To solve this problem, subscribers should enable NAT-traversal in their IPsec VPN clients. The vast majority of them support this functionality as described in RFC 3715 and RFC 3947.

Chapter 11 NAT Forwarding

Modem router’s NAT (Network Address Translation) feature makes the devices in the LAN use the same public IP address to communicate in the internet, which protects the local network by hiding IP addresses of the devices. However, it also brings about the problem that external host cannot initiatively communicate with the specified device in the local network.

The modem router can use a forwarding feature to remove the isolation of NAT and allow external internet hosts to intuitively communicate with the devices in the local network, thus enabling some special features.

TP-Link modem router includes four forwarding rules. If two or more rules are set, the priority of implementation from high to low is Virtual Servers, Port Triggering, UPNP and DMZ.

This chapter contains the following sections:

Translate Address and Port by ALG

Share Local Resources over the Internet by Virtual Server

Open Ports Dynamically by Port Triggering

Make Applications Free from Port Restriction by DMZ

Make Xbox Online Games Run Smoothly by UPnP

1. Translate Address and Port by ALG

ALG (Application Layer Gateway) allows customized NAT (Network Address Translation) traversal filters to be plugged into the gateway to support address and port translation for certain application layer “control/data” protocols: FTP, TFTP, H323 etc. Enabling ALG is recommended.

Visit http://tplinkmodem.net, and log in with your TP-Link ID or the password you set for the router. Go to Advanced > NAT Forwarding > ALG.

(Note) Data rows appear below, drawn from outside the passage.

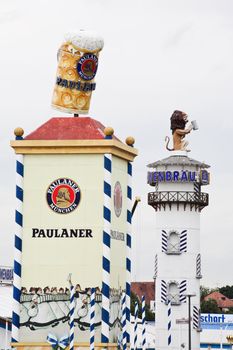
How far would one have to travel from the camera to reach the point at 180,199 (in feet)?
372

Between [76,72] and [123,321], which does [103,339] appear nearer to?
[123,321]

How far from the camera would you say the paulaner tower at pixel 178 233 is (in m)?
112

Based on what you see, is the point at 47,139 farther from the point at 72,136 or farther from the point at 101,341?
the point at 101,341

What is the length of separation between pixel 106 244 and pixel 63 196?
265 centimetres

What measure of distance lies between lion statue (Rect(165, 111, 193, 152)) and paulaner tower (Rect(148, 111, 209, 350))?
0.42 feet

PPTP Pass-through: If enabled, it allows Point-to-Point sessions to be tunneled through an IP network and passed through the router.

L2TP Pass-through: If enabled, it allows Layer 2 Point-to-Point sessions to be tunneled through an IP network and passed through the router.

IPSec Pass-through: If enabled, it allows IPSec (Internet Protocol Security) to be tunneled through an IP network and passed through the router. IPSec uses cryptographic security services to ensure private and secure communications over IP networks.

FTP ALG: If enabled, it allows FTP (File Transfer Protocol) clients and servers to transfer data via NAT.

TFTP ALG: If enabled, it allows TFTP (Trivial File Transfer Protocol) clients and servers to transfer data via NAT.

H323 ALG: If enabled, it allows Microsoft NetMeeting clients to communicate via NAT.

SIP ALG: If enabled, it allows clients communicate with SIP (Session Initiation Protocol) servers via NAT.

RTSP ALG: If enabled, it allows RTSP (Real-Time Stream Protocol) clients and servers to transfer data via NAT.

2. Share Local Resources over the Internet by Virtual Server

When you build up a server in the local network and want to share it on the internet, Virtual Server can realize the service and provide it to the internet users. At the same time virtual server can keep the local network safe as other services are still invisible from the internet.

Virtual server can be used for setting up public services in your local network, such as HTTP, FTP, DNS, POP3/SMTP and Telnet. Different service uses different service port. Port 80 is used in HTTP service, port 21 in FTP service, port 25 in SMTP service and port 110 in POP3 service. Please verify the service port number before the configuration.

I want to:

Share my personal website I’ve built in a local network with my friends through the internet.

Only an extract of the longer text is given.